PZ Cussons is ‘on observe’ to fulfill full-year revenue expectations for its 2025 monetary yr as optimistic traits within the first half continued within the second, the cleaning soap maker mentioned in a buying and selling replace.
The Imperial Leather-based guardian skilled stable general buying and selling within the UK, Indonesia, and Australia and New Zealand (ANZ) within the first half of its monetary yr to 30 November 2024.
Like-for-like income elevated 7.1% yr on yr, pushed by pricing in Africa and progress within the UK and Indonesia. Excluding Africa, Like-for-like income progress was 1.6% with quantity progress of two.0%.
Jonathan Myers, chief government officer of PZ Cussons, added, “New product innovation, aggressive model activation, and elevated retail distribution have mixed to ship the strongest efficiency in our UK enterprise for 3 years, thanks partly to notably profitable Christmas gross sales for Sanctuary Spa gifting.

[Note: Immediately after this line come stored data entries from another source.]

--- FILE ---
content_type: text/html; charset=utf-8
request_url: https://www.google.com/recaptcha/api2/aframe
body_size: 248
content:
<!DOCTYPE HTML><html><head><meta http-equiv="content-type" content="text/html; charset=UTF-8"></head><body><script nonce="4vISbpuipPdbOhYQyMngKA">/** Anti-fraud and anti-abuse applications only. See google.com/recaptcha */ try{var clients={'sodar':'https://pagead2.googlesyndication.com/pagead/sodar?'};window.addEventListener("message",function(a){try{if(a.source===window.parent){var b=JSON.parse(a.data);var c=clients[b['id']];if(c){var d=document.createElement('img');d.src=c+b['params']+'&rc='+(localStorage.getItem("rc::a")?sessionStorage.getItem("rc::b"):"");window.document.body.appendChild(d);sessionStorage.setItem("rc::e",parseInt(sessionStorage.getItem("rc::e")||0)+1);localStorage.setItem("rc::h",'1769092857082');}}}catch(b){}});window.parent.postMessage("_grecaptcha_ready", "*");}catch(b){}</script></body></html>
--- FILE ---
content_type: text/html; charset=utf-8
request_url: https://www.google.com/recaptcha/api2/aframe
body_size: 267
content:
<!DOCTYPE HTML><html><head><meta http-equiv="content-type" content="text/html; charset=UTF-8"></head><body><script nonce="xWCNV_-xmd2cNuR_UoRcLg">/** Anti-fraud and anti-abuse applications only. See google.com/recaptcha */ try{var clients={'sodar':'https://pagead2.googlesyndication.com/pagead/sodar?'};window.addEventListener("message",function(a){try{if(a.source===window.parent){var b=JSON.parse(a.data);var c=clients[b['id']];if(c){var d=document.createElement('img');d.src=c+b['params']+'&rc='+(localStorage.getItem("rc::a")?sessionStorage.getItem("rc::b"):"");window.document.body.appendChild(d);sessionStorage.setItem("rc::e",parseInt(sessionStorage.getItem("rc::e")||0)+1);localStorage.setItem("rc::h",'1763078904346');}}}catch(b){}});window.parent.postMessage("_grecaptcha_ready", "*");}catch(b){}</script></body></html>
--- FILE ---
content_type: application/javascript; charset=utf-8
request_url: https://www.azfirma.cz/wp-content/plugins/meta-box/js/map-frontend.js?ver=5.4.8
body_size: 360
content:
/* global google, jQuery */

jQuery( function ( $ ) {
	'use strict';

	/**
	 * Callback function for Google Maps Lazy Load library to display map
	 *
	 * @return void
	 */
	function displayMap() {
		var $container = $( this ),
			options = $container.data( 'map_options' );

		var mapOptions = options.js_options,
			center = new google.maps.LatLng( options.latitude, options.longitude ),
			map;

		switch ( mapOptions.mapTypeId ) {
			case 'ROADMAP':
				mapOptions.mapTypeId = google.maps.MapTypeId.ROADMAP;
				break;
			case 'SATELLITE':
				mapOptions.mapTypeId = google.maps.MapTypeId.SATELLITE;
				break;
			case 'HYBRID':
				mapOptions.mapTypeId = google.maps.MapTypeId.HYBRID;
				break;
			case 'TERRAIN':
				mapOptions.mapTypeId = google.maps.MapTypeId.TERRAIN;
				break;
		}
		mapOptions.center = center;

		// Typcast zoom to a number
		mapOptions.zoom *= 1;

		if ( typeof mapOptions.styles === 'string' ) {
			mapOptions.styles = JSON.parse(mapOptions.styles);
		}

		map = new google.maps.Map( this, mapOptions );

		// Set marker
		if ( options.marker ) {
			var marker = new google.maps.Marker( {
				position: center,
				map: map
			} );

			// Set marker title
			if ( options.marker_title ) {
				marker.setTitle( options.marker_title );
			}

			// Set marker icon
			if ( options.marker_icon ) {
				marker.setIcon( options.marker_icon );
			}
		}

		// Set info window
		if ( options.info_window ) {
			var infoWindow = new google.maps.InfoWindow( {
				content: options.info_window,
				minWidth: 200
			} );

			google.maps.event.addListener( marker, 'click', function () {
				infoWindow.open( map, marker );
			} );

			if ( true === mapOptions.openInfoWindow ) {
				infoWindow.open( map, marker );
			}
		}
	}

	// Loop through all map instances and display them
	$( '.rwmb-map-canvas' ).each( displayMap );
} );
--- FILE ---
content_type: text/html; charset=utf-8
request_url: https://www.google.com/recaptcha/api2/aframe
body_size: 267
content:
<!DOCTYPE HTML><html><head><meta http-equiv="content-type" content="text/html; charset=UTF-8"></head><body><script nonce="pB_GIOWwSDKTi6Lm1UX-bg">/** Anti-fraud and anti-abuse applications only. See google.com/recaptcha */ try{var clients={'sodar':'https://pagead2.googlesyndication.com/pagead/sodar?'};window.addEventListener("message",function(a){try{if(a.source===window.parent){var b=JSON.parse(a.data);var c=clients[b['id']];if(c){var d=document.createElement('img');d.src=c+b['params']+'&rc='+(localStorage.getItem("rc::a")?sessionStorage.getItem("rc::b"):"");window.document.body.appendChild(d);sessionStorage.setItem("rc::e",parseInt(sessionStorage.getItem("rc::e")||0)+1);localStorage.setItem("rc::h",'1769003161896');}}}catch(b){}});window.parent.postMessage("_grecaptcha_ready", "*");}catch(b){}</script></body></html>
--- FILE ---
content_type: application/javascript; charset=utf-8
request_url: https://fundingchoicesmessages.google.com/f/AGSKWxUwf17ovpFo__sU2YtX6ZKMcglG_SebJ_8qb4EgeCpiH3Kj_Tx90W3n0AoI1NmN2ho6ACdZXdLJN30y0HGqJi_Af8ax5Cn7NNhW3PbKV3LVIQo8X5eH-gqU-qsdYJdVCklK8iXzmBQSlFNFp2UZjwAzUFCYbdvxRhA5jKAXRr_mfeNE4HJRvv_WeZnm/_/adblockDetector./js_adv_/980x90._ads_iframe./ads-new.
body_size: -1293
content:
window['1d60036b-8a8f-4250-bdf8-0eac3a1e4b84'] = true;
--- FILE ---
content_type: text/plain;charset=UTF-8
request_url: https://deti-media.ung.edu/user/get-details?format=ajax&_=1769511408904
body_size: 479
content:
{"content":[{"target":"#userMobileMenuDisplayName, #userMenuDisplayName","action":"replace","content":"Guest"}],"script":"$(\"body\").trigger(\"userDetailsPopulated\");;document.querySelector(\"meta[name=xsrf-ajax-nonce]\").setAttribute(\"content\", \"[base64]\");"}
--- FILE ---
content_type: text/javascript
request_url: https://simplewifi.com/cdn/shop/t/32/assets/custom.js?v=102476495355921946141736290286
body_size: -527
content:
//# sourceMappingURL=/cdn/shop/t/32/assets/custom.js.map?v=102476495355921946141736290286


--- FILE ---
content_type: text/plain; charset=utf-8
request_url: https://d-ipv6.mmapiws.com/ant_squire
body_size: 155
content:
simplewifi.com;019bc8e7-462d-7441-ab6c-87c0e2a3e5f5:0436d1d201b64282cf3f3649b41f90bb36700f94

“Indonesia recorded a 3rd consecutive quarter of progress and in ANZ our manufacturers have continued to develop share, albeit towards a backdrop of market softness.”
First-Half Highlights
PZ Cussons’ reported income noticed a decline of 10.0% as a result of 55% year-on-year depreciation within the Nigerian Naira versus Sterling.
The corporate achieved a gross debt discount of £22.7 million in its first half, reflecting an enchancment in comparison with the identical interval within the earlier monetary yr.
Adjusted working revenue margin on this interval decreased by 20bps, to 10.8% on this interval.
Nevertheless, excluding the contribution from the PZ Wilmar three way partnership in Nigeria, which is equity-accounted, the adjusted working revenue margin grew 70bps.
Myers defined, “Our H1 reported income and adjusted working revenue have continued to be impacted by the depreciation of the Naira. The more moderen stabilisation of the trade charge and our operational interventions on the bottom have, nonetheless, enabled us to maintain our buying and selling momentum within the Nigerian market while lowering our publicity to additional forex depreciation.
“We’re progressing with our plans to remodel our portfolio to unlock worth and cut back complexity, by way of the processes involving our Africa enterprise and the St.Tropez model.”
Revenue earlier than tax (PBT) declined by 24.1%, reflecting the 11.8% discount in working revenue and elevated web finance expense, the corporate famous.
Earnings per share declined 10.0% because the decline in PBT was partly offset by a decreased efficient tax charge and a smaller affect of non-controlling pursuits, largely related to Nigeria.